From the nature of the case, the original home of the Indo-European languages is still a matter of much uncertainty, and many divergent views are held by scholars. During the past thirty years impressive new discoveries have come from archaeological excavations in Russia and Ukraine. Graves in the steppe area between the River Don and the Urals have yielded evidence of an Indo-European “Kurgan” culture that existed north of the Caspian Sea from the fifth through the third millennia B.C. It is especially interesting to note the characteristic flora and fauna of the area during that period, as described by Marija Gimbutas: “The Kurgan people lived in the steppe and forest-steppe zone, but in the fifth and fourth millennia the climate was warmer and damper than at present and what is now the steppe zone was more forested. Mixed forests, including oak, birch, fir, beech, elder, elm, ash, aspen, apple, cherry and willow, extended along rivers and rivulets in which such forest animals as aurochs, elk, boar, wild horse, wolf, fox, beaver, squirrel, badger, hare, and roe deer were present.” Gimbutas, who first proposed the name of the culture, believes that the Kurgan people were the original Indo-Europeans, an opinion shared by many archaeologists and linguists. Some scholars accept the descriptions by American and Soviet archaeologists of the early periods of Kurgan culture but propose different directions of migration. Although the Indo-European homeland may prove impossible to locate precisely, one can expect new evidence and new interpretations of old evidence from both linguistics and archaeology.
At present it is sufficient to observe that most of the proposed locations can be accommodated in the district east of the Germanic area stretching from central Europe to the steppes of southern Russia.
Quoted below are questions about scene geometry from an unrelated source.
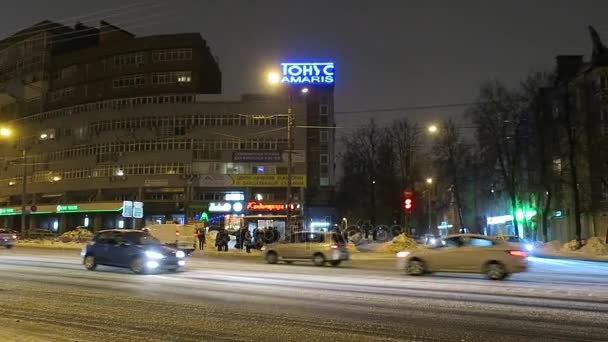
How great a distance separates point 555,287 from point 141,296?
10.7 meters

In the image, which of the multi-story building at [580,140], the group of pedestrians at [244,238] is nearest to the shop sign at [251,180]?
the multi-story building at [580,140]

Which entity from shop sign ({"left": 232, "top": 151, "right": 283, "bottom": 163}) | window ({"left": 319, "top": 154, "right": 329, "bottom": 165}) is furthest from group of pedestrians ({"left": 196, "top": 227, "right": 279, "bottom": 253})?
window ({"left": 319, "top": 154, "right": 329, "bottom": 165})

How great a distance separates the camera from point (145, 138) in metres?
70.6

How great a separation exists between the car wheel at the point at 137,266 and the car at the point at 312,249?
851cm

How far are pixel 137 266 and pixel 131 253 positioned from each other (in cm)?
55

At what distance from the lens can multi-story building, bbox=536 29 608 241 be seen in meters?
45.9

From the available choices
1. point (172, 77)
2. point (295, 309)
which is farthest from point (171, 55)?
point (295, 309)

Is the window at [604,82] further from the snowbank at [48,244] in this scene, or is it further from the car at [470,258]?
the snowbank at [48,244]

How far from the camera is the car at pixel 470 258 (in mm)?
17531

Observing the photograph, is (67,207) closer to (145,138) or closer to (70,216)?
(70,216)

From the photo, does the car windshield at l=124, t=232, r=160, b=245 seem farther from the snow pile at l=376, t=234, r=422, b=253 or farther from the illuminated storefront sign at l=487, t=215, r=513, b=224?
the illuminated storefront sign at l=487, t=215, r=513, b=224

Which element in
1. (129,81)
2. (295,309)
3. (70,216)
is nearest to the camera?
(295,309)

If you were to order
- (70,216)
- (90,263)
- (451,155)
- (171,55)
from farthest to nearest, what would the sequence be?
1. (70,216)
2. (171,55)
3. (451,155)
4. (90,263)

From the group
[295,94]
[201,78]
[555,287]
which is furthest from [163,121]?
[555,287]
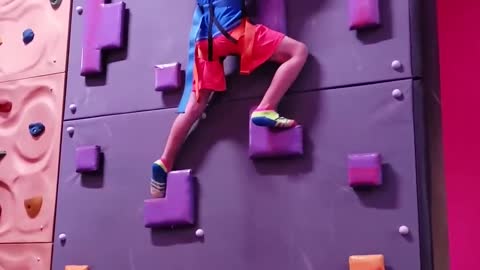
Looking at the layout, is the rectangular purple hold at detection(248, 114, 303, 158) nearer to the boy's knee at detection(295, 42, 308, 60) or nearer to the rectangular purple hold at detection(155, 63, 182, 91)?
the boy's knee at detection(295, 42, 308, 60)

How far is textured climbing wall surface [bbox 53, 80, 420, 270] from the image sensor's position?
1628 millimetres

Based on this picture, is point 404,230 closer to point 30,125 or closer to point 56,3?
point 30,125

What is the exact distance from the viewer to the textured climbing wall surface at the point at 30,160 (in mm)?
2182

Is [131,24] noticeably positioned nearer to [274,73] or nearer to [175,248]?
[274,73]

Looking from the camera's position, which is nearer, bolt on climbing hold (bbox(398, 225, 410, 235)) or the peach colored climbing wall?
bolt on climbing hold (bbox(398, 225, 410, 235))

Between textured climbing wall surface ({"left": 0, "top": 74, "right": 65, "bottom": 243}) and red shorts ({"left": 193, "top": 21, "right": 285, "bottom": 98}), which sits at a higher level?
red shorts ({"left": 193, "top": 21, "right": 285, "bottom": 98})

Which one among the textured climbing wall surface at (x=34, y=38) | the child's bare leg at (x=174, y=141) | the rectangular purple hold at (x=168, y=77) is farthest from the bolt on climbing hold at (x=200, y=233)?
the textured climbing wall surface at (x=34, y=38)

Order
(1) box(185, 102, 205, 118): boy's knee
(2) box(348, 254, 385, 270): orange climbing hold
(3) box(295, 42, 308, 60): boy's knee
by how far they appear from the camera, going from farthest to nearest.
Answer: (1) box(185, 102, 205, 118): boy's knee → (3) box(295, 42, 308, 60): boy's knee → (2) box(348, 254, 385, 270): orange climbing hold

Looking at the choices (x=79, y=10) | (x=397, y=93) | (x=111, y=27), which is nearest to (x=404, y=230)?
(x=397, y=93)

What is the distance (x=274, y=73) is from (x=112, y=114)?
0.56 metres

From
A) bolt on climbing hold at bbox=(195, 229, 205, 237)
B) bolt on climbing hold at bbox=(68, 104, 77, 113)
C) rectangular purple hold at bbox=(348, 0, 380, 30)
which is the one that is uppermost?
rectangular purple hold at bbox=(348, 0, 380, 30)

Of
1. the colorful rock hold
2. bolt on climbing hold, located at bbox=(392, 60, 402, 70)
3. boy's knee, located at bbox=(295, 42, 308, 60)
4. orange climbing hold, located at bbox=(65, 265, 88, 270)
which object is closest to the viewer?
bolt on climbing hold, located at bbox=(392, 60, 402, 70)

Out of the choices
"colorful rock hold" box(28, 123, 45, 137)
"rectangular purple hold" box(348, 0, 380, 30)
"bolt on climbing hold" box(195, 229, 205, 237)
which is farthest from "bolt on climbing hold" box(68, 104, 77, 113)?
"rectangular purple hold" box(348, 0, 380, 30)

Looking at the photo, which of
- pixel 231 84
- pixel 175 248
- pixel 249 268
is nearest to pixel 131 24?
pixel 231 84
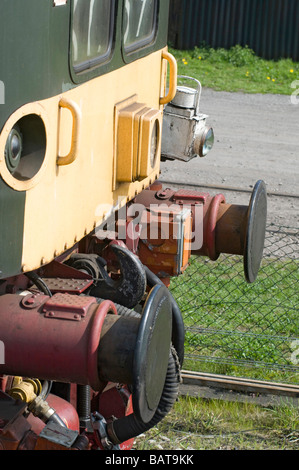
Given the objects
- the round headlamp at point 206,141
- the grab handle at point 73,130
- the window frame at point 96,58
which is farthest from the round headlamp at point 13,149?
the round headlamp at point 206,141

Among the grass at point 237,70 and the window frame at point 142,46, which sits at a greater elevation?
the window frame at point 142,46

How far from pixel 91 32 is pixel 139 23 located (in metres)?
0.92

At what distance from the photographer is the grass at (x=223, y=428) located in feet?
14.2

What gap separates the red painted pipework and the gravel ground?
5.22 metres

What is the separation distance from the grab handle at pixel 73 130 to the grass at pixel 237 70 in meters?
11.9

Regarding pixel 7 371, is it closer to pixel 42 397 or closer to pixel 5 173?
pixel 42 397

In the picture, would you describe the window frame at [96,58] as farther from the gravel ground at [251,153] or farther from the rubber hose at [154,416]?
the gravel ground at [251,153]

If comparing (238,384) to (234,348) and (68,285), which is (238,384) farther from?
(68,285)

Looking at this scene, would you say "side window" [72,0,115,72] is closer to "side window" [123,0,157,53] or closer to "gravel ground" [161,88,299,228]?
"side window" [123,0,157,53]

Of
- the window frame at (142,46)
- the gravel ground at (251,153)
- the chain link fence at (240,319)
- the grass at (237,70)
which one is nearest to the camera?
the window frame at (142,46)

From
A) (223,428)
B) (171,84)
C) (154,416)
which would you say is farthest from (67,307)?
(171,84)

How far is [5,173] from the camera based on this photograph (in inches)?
107

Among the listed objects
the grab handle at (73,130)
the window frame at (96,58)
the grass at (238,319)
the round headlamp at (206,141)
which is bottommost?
the grass at (238,319)

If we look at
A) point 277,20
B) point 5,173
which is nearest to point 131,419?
point 5,173
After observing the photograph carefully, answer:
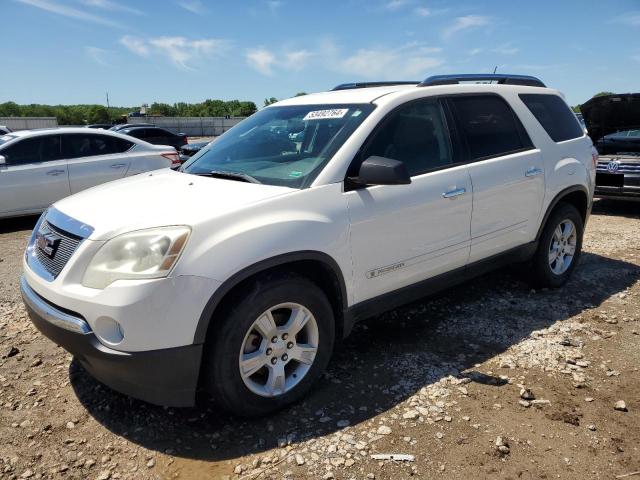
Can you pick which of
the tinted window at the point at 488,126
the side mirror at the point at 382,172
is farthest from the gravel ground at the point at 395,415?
the tinted window at the point at 488,126

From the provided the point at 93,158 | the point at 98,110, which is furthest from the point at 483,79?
the point at 98,110

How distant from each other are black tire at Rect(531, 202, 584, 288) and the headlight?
3.40m

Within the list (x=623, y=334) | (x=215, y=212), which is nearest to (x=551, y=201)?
(x=623, y=334)

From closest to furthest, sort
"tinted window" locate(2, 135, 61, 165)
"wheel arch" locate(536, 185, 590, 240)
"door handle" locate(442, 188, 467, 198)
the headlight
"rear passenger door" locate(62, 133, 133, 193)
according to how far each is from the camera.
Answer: the headlight, "door handle" locate(442, 188, 467, 198), "wheel arch" locate(536, 185, 590, 240), "tinted window" locate(2, 135, 61, 165), "rear passenger door" locate(62, 133, 133, 193)

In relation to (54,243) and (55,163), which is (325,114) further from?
(55,163)

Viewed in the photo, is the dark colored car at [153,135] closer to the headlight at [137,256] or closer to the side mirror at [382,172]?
the side mirror at [382,172]

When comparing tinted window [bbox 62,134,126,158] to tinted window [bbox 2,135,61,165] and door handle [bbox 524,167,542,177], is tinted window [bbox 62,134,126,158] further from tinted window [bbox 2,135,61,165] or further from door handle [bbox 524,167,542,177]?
door handle [bbox 524,167,542,177]

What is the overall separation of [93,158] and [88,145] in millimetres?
234

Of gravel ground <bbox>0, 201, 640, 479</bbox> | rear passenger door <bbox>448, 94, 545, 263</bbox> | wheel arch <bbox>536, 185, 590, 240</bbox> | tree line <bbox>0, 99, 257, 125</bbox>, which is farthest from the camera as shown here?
tree line <bbox>0, 99, 257, 125</bbox>

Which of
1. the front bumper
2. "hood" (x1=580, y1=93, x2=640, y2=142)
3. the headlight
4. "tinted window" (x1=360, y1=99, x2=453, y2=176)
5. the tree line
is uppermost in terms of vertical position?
the tree line

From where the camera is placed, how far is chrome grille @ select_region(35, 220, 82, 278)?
2707mm

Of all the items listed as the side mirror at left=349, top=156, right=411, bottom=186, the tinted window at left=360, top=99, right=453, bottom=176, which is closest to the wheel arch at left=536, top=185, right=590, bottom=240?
the tinted window at left=360, top=99, right=453, bottom=176

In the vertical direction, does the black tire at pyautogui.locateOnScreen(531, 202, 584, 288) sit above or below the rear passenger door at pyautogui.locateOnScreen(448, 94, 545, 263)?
below

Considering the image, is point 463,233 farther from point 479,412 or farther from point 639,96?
point 639,96
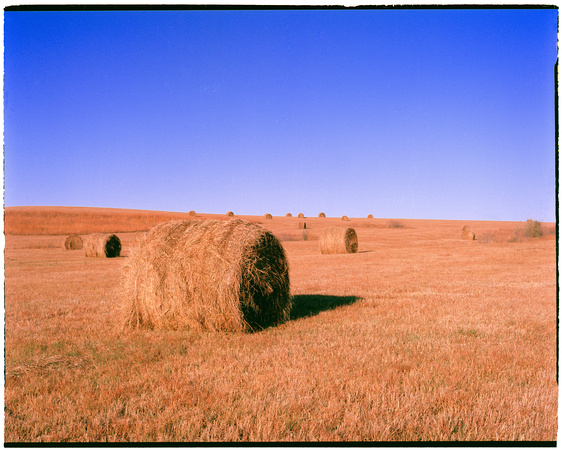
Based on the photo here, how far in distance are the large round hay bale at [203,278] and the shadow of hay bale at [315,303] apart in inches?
28.7

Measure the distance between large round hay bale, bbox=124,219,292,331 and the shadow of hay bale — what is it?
→ 0.73 metres

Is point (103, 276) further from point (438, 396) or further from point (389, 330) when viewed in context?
point (438, 396)

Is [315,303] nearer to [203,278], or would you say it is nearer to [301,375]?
[203,278]

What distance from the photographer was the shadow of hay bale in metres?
8.52

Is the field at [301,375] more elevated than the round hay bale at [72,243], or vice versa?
the round hay bale at [72,243]

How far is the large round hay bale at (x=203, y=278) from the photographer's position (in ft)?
22.8

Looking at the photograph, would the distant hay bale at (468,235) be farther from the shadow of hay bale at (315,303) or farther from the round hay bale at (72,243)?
the shadow of hay bale at (315,303)

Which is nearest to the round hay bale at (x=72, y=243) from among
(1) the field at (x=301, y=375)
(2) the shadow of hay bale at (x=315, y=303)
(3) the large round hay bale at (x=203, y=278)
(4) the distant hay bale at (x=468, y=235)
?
(1) the field at (x=301, y=375)

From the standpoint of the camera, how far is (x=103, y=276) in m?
15.0

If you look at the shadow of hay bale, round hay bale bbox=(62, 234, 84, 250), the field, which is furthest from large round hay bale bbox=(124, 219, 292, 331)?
round hay bale bbox=(62, 234, 84, 250)

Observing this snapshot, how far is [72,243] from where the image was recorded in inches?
1214

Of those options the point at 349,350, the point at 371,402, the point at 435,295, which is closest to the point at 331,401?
the point at 371,402

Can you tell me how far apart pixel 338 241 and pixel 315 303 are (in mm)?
17480

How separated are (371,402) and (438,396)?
67cm
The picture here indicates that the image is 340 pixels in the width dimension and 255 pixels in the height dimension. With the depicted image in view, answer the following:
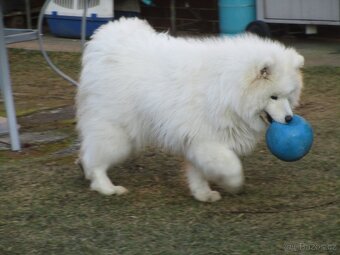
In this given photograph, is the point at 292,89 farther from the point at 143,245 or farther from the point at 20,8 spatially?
the point at 20,8

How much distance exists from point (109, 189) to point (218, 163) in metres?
0.92

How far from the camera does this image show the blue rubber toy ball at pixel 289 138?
4.74 meters

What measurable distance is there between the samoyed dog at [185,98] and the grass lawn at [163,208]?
0.21m

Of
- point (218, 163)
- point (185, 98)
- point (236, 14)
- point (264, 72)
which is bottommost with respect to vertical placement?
point (218, 163)

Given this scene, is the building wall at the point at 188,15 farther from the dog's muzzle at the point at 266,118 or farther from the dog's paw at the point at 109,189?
the dog's muzzle at the point at 266,118

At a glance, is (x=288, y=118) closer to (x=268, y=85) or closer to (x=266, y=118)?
(x=266, y=118)

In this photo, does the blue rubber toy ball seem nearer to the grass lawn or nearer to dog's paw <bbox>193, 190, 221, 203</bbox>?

The civilization that had been attained by the people of this community at the time of their dispersal was approximately that known as neolithic. Copper was, however, already in use to a limited extent. The Indo-Europeans were no longer purely nomadic but had settled homes with houses and some agriculture. Here the evidence drawn from the vocabulary must be used with caution. We must be careful not to attribute to words their modern significance. The existence of a word for plow does not necessarily indicate anything more than the most primitive kind of implement. The Indo-Europeans raised grain and wool and had learned to spin and weave. They kept cattle and had for food not only the products of their own labor but such fruit and game as have always served the needs of primitive communities. They recognized the existence of a soul, believed in gods, and had developed certain ethical ideas. Without assuming complete uniformity of achievement throughout the area covered by this linguistic group, we may believe that the cultural development attained by the Indo-European was already considerable.